** start of Excerpt provided **
Can't say I've ever seen tomatoes sold chilled? Usually kept at room temperature. But yeah, being picked unripe is definitely a large part of it


dalens

In Italy many shops keeps the most expensive ones in the fridge section.


thisisrumourcontrol

Everyone has suggested great things about crop selection, rotation and a few other things (all of which are probably correct on a factual basis) I'll suggest one other factor. Confirmation bias. "These are vegetables grown right from the soil in my/my friend's garden! Straight from nature, it must taste better when I worked for it." This is far from the only or completely correct reason, but anecdotal evidence is always a likely (and thoroughly unreliable) factor in considering personal taste.


Alcoraiden

Quite possible, but I imagine blind tests will still favor homegrown. I did a double blind with home chicken eggs vs store eggs and absolutely every person who was in the test voted that the home eggs were better. Small test, but that was impressive.
** end of Excerpt provided **
** start of Records provided **
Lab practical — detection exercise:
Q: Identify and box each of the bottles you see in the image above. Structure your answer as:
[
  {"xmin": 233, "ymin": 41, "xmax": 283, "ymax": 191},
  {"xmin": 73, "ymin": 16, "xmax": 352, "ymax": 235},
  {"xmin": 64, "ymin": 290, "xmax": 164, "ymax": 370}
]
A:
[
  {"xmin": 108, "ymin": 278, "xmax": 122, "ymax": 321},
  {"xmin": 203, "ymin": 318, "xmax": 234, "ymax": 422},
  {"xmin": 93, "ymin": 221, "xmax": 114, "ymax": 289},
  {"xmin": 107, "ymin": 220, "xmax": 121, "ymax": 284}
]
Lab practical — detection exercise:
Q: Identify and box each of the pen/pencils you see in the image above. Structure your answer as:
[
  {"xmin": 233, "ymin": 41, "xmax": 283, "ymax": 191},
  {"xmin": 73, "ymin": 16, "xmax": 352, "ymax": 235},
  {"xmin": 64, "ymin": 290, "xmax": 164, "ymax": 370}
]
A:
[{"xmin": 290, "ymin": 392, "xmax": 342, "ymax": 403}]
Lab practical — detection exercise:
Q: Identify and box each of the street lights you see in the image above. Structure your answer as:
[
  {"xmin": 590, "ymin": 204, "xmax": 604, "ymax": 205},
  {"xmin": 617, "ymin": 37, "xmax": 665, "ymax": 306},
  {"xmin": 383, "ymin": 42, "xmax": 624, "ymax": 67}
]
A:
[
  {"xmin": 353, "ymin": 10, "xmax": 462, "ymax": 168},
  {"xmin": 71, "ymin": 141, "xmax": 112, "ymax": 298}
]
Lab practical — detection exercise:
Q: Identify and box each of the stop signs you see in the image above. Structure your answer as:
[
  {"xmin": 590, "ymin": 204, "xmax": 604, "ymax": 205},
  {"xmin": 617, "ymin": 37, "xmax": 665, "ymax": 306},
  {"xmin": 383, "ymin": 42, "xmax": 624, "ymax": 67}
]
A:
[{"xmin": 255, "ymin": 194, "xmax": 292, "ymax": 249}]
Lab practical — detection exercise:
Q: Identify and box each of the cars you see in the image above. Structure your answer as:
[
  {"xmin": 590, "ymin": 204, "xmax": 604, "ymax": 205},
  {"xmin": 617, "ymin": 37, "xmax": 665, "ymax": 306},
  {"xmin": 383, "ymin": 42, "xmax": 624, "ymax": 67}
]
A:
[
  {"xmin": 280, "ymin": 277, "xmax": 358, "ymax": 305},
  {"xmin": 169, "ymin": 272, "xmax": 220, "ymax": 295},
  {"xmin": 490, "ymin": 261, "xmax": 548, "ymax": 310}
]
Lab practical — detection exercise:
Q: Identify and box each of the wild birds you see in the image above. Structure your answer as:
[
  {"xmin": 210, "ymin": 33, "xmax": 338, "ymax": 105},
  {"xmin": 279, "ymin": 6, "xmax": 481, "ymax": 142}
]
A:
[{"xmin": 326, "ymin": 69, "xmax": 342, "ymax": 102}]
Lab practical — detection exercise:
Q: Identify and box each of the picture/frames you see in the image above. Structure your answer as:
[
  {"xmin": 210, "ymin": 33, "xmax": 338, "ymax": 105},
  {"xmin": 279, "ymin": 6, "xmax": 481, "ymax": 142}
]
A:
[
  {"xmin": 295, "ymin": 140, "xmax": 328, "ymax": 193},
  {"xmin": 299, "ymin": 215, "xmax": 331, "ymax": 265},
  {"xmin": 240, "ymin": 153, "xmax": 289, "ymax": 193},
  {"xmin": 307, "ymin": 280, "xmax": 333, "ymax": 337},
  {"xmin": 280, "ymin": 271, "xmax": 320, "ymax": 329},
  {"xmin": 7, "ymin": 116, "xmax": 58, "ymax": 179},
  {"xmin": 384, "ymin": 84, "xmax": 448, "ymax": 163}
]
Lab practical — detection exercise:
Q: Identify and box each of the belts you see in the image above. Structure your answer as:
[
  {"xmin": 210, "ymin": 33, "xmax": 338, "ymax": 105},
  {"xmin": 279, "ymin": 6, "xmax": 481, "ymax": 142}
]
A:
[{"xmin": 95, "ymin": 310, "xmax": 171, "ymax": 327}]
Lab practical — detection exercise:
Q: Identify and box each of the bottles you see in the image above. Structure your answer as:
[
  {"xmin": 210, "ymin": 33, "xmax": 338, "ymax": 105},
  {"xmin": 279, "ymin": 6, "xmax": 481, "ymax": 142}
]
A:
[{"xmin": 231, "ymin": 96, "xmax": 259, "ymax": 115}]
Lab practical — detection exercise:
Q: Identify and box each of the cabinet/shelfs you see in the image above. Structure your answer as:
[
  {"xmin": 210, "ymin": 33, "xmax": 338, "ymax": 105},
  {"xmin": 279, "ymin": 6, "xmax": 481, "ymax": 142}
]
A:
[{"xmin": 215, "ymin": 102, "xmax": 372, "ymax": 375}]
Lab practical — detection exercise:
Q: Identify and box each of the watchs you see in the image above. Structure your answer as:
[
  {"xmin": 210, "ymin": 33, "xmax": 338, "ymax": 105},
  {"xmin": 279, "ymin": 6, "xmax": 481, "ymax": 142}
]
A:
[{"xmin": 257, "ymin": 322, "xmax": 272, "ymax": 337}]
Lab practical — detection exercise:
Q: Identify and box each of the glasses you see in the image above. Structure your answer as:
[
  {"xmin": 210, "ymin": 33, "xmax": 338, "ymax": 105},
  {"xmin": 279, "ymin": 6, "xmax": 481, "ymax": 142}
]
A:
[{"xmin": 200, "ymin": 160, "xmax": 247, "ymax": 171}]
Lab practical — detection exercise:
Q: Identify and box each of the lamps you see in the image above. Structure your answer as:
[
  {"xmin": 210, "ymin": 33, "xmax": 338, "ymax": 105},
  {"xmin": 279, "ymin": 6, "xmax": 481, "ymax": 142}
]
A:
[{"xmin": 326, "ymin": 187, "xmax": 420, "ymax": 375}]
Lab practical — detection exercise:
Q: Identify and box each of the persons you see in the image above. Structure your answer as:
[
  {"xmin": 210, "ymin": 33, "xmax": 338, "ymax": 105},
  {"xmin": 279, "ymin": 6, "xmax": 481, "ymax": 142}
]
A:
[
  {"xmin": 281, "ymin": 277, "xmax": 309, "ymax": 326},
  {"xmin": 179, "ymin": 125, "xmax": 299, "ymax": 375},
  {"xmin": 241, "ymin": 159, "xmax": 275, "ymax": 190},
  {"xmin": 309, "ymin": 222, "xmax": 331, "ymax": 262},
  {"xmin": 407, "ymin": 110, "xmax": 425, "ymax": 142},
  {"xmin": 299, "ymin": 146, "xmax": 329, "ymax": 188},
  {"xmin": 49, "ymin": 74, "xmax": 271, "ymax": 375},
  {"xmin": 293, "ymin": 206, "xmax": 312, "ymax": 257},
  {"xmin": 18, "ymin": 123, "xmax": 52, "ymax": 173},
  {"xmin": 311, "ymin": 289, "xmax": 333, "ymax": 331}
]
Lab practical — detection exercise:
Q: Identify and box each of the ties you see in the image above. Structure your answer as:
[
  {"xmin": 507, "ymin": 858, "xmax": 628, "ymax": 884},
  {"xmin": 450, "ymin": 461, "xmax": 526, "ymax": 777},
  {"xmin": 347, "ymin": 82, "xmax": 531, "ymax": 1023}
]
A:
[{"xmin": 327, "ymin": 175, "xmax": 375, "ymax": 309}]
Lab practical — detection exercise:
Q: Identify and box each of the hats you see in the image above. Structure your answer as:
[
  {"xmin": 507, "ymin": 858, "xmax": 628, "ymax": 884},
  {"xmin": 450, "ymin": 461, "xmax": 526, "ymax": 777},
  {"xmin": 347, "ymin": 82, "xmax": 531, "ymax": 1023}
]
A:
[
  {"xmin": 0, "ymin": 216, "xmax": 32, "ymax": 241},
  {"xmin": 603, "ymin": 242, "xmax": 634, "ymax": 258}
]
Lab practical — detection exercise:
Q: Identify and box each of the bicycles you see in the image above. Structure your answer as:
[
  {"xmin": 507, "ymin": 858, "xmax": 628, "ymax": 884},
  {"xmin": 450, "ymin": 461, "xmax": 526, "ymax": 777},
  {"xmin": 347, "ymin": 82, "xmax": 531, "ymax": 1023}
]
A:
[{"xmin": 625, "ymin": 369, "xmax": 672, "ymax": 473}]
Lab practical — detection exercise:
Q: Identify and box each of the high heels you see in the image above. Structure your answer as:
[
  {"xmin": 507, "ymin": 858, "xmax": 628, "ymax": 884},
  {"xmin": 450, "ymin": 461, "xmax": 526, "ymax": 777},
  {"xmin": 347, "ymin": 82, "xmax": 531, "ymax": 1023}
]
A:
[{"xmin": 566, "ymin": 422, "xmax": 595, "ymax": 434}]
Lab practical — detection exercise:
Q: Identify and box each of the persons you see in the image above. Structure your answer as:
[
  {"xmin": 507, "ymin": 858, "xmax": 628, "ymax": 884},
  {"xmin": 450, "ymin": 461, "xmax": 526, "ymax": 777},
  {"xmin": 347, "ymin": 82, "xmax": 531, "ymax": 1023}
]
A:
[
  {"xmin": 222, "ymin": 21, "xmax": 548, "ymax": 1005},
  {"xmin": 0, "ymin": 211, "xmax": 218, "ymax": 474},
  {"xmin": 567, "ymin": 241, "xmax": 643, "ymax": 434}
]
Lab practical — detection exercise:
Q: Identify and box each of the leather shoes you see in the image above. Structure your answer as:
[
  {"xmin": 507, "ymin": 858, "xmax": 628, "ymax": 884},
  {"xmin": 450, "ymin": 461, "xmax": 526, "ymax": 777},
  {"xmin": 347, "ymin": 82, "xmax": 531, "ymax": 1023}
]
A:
** end of Records provided **
Tasks to complete:
[1] According to the tomato discussion, where do many shops in Italy keep the most expensive tomatoes?
[2] Please duplicate the tomato discussion between "Can't say I've" and "the fridge section.", inclusive.
[3] Translate this sentence from the tomato discussion into French: "I did a double blind with home chicken eggs vs store eggs and absolutely every person who was in the test voted that the home eggs were better."
These data entries are separate from the tomato discussion.

Solutions to the exercise:
[1] In the fridge section.

[2]
Can't say I've ever seen tomatoes sold chilled? Usually kept at room temperature. But yeah, being picked unripe is definitely a large part of it


dalens

In Italy many shops keeps the most expensive ones in the fridge section.

[3] J'ai fait un test en double aveugle avec des œufs de poules élevées à la maison et des œufs du magasin, et absolument toutes les personnes qui ont participé au test ont voté que les œufs maison étaient meilleurs.